Testo dell'esercizio:
☆ ☆ ☆ ☆

Non tutti i pazienti sono idonei alla chirurgia da svegli

Il punto di partenza è proprio questo: individuare il paziente in grado di reggere l’emotività del momento. «Il lavoro inizia con una serie di test che il neuropsicologo fa al paziente prima dell’intervento – spiega Fioravanti -. In questo modo si valuta il paziente da un punto di vista intellettivo, se sono presenti deficit o se ha una forma di ansia tale da rendere impossibile l’impiego di questa tecnica. Se l’esito è positivo, si sceglie di operare con il paziente sveglio». In sala operatoria poi sarà il neuropsicologo a monitorare i parametri del paziente, avendo cura di avvisare il neurochirurgo se dovessero diminuire. «Se lavoriamo su un tumore vicino all’area del movimento chiediamo al paziente di muovere la mano o la gamba, se siamo vicino all’area del linguaggio al paziente viene chiesto di dire alcune parole. Nel caso specifico, siccome il paziente è un organista, e l’area della musica è molto vicina a quella del linguaggio, nell’emisfero sinistro (essendo il paziente destrimano), abbiamo utilizzato anche la musica per capire quando ci avvicinavamo troppo all’area critica. Lui stesso ci avvisava se rilevava qualche difficoltà. Questo ci ha permesso di valutare tutte le sue funzioni per non provocare dei danni permanenti».

Anestesia dello scalpo

Durante la prima parte dell’intervento il paziente viene sedato. «Dapprima viene effettuata un’anestesia locale diffusa su tutta la testa, chiamata dello scalpo, poi si addormenta il paziente mentre quando si raggiunge la zona interessata dal tumore, viene svegliato. In questo modo abbiamo un doppio controllo – aggiunge il primario di neurochirurgia dell’Ospedale di Cremona -: oltre a quello dei test effettuati dal neuropsicologo, anche quello diretto del paziente».

«La chirurgia da sveglio permette di intervenire nell’area critica in modo da ridurre al minimo i deficit – puntualizza – l’obiettivo è di essere meno invasivi possibili, in modo da salvaguardare al meglio la qualità di vita del paziente».

Uno studio per capire l’interazione tra area del linguaggio e della musica

La prova del cinquantenne musicista è stata importante anche in funzione di uno studio che il dottor Fioravanti sta portando avanti con la sua équipe per comprendere l’interazione tra area del linguaggio e della musica.

«Alla fine, il paziente non voleva più smettere di suonare per la gioia», ammette Fioravanti. Un risultato soddisfacente per un paziente che era al suo secondo intervento. «La prima volta nel 2007 avevamo praticato un’anestesia totale perché allora questa procedura era ancora sconosciuta. A distanza di anni, invece la nuova tecnica ha permesso di operare nel miglior modo possibile e garantire un recupero post-operatorio rapido. In quinta giornata il paziente è stato dimesso».

☆ ☆ ☆ ☆

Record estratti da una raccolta
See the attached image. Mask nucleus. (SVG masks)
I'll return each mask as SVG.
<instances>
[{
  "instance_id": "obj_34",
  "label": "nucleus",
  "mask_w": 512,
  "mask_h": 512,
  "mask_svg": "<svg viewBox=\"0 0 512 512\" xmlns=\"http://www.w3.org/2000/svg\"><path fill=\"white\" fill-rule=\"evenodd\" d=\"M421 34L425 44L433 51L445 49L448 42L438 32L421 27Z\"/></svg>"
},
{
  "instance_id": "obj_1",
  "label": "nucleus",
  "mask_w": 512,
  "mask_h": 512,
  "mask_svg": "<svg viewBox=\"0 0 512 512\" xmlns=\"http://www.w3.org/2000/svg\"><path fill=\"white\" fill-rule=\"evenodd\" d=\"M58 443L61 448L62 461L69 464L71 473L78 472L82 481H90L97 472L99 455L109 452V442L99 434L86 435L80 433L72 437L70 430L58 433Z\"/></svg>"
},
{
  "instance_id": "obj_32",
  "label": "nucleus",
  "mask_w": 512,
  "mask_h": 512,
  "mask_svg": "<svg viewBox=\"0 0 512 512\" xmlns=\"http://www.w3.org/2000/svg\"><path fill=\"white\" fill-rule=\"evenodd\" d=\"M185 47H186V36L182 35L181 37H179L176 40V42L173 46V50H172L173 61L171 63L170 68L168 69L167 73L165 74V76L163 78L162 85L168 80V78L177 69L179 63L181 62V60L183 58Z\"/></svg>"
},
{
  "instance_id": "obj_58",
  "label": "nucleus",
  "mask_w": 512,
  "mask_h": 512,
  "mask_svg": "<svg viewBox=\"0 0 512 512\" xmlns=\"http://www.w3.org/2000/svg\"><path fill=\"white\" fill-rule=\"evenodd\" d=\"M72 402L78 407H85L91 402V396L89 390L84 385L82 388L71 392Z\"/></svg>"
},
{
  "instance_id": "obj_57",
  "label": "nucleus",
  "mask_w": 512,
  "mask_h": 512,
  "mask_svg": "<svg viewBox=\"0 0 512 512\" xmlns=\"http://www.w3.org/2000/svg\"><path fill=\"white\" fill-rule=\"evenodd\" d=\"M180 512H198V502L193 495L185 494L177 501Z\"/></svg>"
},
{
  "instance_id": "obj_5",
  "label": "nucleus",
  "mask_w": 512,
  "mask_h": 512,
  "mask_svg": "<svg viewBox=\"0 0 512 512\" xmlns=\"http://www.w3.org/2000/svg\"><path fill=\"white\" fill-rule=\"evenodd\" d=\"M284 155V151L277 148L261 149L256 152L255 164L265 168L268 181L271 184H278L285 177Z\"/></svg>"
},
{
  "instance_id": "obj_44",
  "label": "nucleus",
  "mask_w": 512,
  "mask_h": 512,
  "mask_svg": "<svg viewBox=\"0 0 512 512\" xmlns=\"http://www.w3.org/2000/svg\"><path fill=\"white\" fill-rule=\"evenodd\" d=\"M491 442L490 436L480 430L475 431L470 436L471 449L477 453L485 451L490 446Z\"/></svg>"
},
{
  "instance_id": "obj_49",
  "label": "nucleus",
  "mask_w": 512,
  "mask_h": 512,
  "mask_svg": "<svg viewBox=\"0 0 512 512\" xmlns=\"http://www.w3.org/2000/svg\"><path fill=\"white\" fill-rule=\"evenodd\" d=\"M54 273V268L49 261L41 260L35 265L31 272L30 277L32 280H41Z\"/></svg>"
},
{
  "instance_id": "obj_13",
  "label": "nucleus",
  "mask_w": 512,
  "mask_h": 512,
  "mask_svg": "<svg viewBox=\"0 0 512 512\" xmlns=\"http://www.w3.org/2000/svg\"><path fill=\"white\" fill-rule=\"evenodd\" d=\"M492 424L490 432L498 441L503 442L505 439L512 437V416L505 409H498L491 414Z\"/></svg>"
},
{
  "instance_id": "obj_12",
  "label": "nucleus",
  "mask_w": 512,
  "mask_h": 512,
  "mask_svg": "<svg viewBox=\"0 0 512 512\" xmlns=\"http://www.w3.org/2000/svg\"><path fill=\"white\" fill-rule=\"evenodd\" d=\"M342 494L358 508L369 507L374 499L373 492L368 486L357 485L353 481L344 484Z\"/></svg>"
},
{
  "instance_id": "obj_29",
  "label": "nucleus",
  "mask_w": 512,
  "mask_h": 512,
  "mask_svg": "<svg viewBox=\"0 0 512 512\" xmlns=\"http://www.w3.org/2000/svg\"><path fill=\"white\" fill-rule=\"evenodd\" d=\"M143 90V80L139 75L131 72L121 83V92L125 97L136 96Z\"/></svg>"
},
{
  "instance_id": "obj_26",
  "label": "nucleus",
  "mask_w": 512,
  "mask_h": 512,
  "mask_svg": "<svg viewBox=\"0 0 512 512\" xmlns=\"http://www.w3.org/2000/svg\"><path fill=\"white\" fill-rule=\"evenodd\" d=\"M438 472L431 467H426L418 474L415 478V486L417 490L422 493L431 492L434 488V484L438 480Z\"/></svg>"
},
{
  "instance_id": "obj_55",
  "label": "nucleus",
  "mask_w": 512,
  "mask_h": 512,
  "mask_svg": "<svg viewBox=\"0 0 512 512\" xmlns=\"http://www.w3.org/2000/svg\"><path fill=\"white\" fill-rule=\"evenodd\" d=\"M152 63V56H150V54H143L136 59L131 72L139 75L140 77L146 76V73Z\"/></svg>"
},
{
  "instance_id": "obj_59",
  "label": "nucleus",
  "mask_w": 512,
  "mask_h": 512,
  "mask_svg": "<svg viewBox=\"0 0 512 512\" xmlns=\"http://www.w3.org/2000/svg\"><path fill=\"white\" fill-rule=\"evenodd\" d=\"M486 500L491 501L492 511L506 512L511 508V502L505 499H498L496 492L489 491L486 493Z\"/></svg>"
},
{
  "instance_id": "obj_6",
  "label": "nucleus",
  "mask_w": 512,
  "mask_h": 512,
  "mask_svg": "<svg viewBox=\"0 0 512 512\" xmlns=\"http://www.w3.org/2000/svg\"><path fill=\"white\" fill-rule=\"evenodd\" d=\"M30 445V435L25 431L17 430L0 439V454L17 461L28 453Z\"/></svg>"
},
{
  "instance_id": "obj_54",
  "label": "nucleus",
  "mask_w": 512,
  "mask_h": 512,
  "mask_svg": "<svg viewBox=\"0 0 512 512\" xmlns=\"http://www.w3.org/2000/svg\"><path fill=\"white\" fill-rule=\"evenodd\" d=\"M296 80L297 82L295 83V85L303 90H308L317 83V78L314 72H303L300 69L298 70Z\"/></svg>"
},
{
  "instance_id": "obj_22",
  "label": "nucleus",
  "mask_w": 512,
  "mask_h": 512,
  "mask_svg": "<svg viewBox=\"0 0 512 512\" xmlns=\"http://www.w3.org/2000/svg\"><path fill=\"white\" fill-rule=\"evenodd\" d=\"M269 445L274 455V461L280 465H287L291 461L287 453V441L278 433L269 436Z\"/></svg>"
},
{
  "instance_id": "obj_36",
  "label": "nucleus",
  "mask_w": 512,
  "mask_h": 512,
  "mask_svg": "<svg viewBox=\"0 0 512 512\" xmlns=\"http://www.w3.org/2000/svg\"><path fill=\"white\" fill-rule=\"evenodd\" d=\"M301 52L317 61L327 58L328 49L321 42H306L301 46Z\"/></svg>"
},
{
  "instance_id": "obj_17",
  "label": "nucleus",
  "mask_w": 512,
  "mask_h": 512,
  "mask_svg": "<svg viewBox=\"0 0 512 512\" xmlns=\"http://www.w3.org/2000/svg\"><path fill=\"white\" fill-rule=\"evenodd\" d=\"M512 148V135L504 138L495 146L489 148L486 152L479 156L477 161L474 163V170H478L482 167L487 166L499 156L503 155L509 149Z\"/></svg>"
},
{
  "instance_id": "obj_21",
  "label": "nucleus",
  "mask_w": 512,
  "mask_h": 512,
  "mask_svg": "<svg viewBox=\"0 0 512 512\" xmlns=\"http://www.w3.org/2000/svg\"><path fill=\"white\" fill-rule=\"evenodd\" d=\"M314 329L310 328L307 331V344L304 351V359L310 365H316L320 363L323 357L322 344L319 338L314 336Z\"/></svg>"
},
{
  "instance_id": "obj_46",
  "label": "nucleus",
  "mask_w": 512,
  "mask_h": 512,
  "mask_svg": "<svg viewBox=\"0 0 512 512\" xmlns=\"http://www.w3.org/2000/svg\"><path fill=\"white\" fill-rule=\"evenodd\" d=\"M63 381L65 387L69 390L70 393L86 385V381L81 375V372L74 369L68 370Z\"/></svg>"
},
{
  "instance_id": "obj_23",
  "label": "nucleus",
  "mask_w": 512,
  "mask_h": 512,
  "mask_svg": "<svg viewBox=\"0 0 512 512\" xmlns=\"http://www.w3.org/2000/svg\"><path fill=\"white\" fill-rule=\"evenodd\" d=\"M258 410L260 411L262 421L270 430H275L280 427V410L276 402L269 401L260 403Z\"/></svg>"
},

☆ ☆ ☆ ☆

Esercizi da svolgere:
1. Riscrivi in forma più breve il paragrafo del testo sulla chirurgia da svegli che inizia con "Durante la prima parte dell’intervento", conservandone i fatti principali.
2. Ripeti parola per parola il brano del testo sulla chirurgia da svegli che comincia dalle parole "La prova del" e si interrompe dopo le parole "e della musica.".

Risposte attese:
1. Nella prima fase dell'intervento il paziente viene sedato. Prima si esegue un'anestesia locale diffusa su tutta la testa, detta dello scalpo. Poi il paziente viene addormentato e, quando si raggiunge la zona del tumore, viene svegliato. Secondo il primario di neurochirurgia dell'Ospedale di Cremona, si ottiene così un doppio controllo: quello dei test del neuropsicologo e quello diretto del paziente.

2.
La prova del cinquantenne musicista è stata importante anche in funzione di uno studio che il dottor Fioravanti sta portando avanti con la sua équipe per comprendere l’interazione tra area del linguaggio e della musica.